As good as Quez can be, he can also do things that make us want to throw things at our expensive televisions. Look no further than his effort (or lack thereof) when Dallas Cowboys safety Jayron Kearse wrestled one away from him on Christmas Eve or that huge miscue in the Super Bowl.

Trust us on this one. If you’re a little disappointed, frustrated, or still uncertain about how you value him, you aren’t alone in your theory.

Eagles news: Quez Watkins lands on a list he probably wishes he wasn’t mentioned on.

While enjoying a little free time and combing through the literary offerings of a few publications we’re fans of, we landed on an intriguing read crafted by Bryan Knowles of Football Outsiders. Rather than discuss some of the great throws and snags we saw in 2022, he focused on the failed completions. Unfortunately, Quez Watkins and DeVonta Smith both earned a mention.

Some throws are off-target. Others are great efforts that can occasionally land in the stat book as drops. Either way, incompletions are incompletions.

Knowles takes us on a journey of a different sort with statistics both recent and current for quarterbacks and wide receivers. Surprisingly, only four wide receivers or tight ends collected more failed completions when targeted than DeVonta Smith. Who would have thunk?

No one should panic. We’re just sifting through some numbers here.

According to Knowles, the Slim Reaper was on the receiving end of 23 failed receptions. That ties him with Justin Jefferson. T.J. Hockenson topped the list with 25. Greg Dortch, Tyreek Hill, and Michael Pittman notched 24.

Quez lands on another list, the highest failed reception rate. His 42.4% failed completion rate ranks second in the entire NFL behind Greg Dortch (46.2%). Watkins was targeted 51 times and gathered 33 receptions. Football Outsiders credits him with 14 failed receptions.
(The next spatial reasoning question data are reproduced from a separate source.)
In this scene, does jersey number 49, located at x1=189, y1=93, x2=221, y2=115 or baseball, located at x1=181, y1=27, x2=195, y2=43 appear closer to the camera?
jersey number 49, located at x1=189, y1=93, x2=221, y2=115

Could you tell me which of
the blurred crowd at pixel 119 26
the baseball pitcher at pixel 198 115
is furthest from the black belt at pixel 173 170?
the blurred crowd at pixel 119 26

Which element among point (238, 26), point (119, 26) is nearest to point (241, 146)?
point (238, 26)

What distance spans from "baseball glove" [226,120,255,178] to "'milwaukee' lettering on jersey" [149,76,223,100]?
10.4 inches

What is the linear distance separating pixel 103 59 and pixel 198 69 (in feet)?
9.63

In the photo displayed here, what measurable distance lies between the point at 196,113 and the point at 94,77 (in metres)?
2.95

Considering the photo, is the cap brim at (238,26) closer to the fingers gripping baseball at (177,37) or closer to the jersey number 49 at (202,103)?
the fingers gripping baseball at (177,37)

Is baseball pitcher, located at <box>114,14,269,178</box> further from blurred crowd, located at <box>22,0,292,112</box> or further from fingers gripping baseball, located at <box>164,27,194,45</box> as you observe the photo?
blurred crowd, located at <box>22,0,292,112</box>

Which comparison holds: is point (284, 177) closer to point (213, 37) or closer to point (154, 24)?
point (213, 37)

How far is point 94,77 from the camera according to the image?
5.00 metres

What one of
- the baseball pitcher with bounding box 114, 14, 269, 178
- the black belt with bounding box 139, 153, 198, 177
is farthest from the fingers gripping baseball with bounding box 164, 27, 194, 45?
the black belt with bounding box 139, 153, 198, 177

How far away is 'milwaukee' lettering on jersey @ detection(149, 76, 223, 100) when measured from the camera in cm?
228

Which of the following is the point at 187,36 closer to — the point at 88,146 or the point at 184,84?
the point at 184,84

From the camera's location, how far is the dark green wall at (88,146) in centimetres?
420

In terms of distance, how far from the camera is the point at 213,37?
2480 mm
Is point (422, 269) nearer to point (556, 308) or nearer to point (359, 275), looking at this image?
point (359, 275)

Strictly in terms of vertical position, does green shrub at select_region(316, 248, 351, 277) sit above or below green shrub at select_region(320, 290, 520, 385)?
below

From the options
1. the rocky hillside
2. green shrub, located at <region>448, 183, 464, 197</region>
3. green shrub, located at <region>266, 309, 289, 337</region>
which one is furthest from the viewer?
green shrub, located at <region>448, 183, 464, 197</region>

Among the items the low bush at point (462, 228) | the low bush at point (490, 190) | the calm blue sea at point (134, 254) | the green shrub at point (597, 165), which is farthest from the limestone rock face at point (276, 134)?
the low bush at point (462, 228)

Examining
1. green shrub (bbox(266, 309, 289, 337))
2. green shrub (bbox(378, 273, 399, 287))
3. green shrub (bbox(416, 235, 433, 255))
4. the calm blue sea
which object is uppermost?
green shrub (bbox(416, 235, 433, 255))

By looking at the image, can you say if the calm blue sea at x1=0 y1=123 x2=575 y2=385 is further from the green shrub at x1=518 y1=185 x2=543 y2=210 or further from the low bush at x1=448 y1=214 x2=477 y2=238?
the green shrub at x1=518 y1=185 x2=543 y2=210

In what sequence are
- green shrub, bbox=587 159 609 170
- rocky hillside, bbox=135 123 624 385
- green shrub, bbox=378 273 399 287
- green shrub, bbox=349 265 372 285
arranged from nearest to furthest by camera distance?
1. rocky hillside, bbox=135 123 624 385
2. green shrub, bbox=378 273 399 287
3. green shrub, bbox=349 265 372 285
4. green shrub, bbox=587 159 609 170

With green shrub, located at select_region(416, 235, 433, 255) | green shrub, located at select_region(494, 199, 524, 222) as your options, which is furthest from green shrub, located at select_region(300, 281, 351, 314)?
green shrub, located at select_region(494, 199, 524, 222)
While it may seem like we’re giving DeVonta a pass and unfairly condemning Quez, a few things must be acknowledged. Smith has already established himself as one of pro football’s great young wideouts. Watkins has some work to do on that front. Also, DeVonta also lines up versus one of the opposing defense’s top cover guys weekly. Quez, at best, will draw coverage from the third corner. All of that factors in.

The truth about Quez is there are a lot of positives. He’s a burner. Daniel Jeremiah once described his college tape stating he looks like “a speed boat pulling away from canoes”. Unfortunately, there’s a lot of work to do if he’s going to become a complete receiver, and some wonder if he has already shown us all that he is capable of.

Something else about Quez that we enjoy is his humility. He’s focused. He’s still learning, and he’s never attempted to avoid accountability. Upon returning to the NovaCare Complex to clean out their lockers, Watkins was the ultimate professional.

He answered every question. He admitted that there were areas in which he needs to improve, and that type of self-awareness is important. We see no reason why he won’t get the job done moving forward if he continues to apply himself.

In short, sure, we’d like to see Quez’s reception total rise. A decrease in the failed reception rate percentage would be nice too, but again, Watkins already knows that.

He still has support. He knows there are doubters. We’re pulling for him. Year four is going to be a big year, and though the former sixth-rounder isn’t assured of anything, we know he can provide some big plays when he puts it all together.